Descriptionmchebbi@redhat.com
2020-06-18 11:34:56 UTC
The customer did an upgrade of his cluster from 4.2.25 => 4.3.18 but he gets seral operators not updated. I have fixed the machine-config operator but still the prometheus-operator is not ready and the monitoring operator degraded
NAME VERSION AVAILABLE PROGRESSING DEGRADED SINCE
dns 4.2.25 True True False 160d
monitoring 4.2.25 False True True 14d
network 4.2.25 True True False 160d
sl-uosbast1t:~ # oc project openshift-monitoring
Now using project "openshift-monitoring" on server "https://api.ocp.corp.wan:6443".

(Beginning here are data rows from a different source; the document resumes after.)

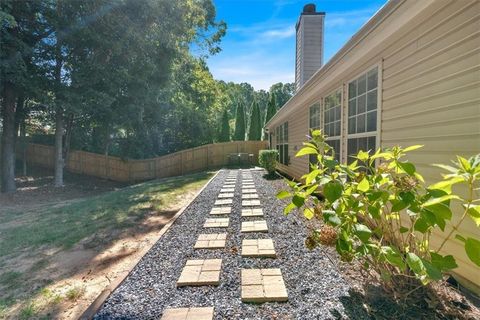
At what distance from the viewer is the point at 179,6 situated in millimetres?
10359

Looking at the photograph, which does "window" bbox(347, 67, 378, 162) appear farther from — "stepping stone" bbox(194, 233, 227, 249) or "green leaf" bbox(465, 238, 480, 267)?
"stepping stone" bbox(194, 233, 227, 249)

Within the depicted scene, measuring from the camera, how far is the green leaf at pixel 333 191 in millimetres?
1819

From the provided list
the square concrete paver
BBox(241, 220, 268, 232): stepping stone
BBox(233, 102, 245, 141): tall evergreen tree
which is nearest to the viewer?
BBox(241, 220, 268, 232): stepping stone

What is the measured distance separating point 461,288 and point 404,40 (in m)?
2.46

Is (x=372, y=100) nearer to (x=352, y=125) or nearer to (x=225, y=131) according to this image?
(x=352, y=125)

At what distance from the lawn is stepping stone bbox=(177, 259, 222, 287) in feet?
3.31

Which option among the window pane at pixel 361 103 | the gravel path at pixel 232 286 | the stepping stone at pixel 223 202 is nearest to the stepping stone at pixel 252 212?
the stepping stone at pixel 223 202

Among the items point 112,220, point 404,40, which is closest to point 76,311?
point 112,220

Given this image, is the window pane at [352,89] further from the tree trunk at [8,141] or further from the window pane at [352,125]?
the tree trunk at [8,141]

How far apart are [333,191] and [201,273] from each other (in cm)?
152

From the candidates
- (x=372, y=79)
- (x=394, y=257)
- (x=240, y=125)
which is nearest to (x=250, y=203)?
(x=372, y=79)

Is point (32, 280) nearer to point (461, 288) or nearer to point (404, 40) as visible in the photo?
point (461, 288)

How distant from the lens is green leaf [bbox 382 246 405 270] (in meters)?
1.66

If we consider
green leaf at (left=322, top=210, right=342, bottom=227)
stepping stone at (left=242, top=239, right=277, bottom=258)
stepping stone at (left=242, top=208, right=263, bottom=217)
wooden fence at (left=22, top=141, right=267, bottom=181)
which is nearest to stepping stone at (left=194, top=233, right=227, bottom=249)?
stepping stone at (left=242, top=239, right=277, bottom=258)
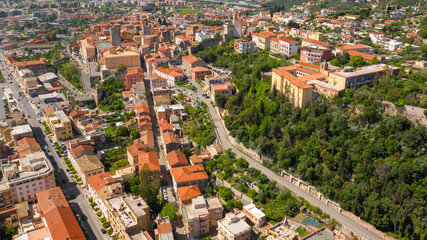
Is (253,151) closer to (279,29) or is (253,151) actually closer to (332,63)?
(332,63)

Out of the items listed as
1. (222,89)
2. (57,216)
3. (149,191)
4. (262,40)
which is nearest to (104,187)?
(149,191)

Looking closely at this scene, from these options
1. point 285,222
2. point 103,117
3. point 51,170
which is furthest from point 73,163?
point 285,222

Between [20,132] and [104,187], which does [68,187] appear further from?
[20,132]

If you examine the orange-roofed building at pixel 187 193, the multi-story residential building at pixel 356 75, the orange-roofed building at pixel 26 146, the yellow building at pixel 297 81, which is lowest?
the orange-roofed building at pixel 187 193

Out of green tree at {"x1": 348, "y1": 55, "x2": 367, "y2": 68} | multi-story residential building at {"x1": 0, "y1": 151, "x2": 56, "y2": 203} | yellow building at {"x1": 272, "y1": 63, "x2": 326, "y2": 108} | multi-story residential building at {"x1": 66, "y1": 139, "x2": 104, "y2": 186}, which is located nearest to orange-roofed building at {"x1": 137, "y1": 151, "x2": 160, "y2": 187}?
multi-story residential building at {"x1": 66, "y1": 139, "x2": 104, "y2": 186}

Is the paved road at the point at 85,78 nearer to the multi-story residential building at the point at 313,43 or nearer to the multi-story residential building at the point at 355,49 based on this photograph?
the multi-story residential building at the point at 313,43

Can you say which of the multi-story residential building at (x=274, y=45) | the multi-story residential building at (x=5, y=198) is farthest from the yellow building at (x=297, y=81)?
the multi-story residential building at (x=5, y=198)

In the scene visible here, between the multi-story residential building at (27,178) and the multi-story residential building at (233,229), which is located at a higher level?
the multi-story residential building at (27,178)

sl-uosbast1t:~ # oc get pods | grep operator
cluster-monitoring-operator-bc89787ff-fptbl 1/1 Running 0 82d
prometheus-operator-f8fc5b975-fh8vg 1/1 Running 0 82d
sl-uosbast1t:~ # oc get deployments
NAME READY UP-TO-DATE AVAILABLE AGE
cluster-monitoring-operator 1/1 1 1 160d
grafana 1/1 1 1 160d
kube-state-metrics 1/1 1 1 160d
openshift-state-metrics 1/1 1 1 160d
prometheus-adapter 2/2 2 2 160d
prometheus-operator 0/1 1 0 160d
telemeter-client 0/1 1 0 61d
conditions:
- lastTransitionTime: 2020-06-16T13:50:21Z
message: Rolling out the stack.
reason: RollOutInProgress
status: "True"
type: Progressing
- lastTransitionTime: 2020-06-16T09:04:25Z
message: 'Failed to rollout the stack. Error: running task Updating Prometheus Operator failed: reconciling Prometheus Operator Deployment failed: updating deployment object failed: waiting for DeploymentRollout of prometheus-operator: deployment prometheus-operator is not ready. status: (replicas: 1, updated: 1, ready: 0, unavailable: 1)'
reason: UpdatingPrometheusOperatorFailed
status: "True"
type: Degraded
- lastTransitionTime: 2020-06-16T13:50:21Z
message: Rollout of the monitoring stack is in progress. Please wait until it
finishes.
reason: RollOutInProgress
status: "True"
type: Upgradeable
All needed information are available through this link : https://bit.ly/2YdDGZi
Setting target release to the active development branch (4.6.0). For fixes, if any, requested/required on previous versions, cloned BZs targeting those release z-streams will be created.
You have 6 nodes:
3 of those are master nodes which are tainted by default and pods are not allowed to be scheduled there
3 of those (worker nodes) don't have enough CPU for new nodes.
You need to increase worker nodes resources or add new nodes.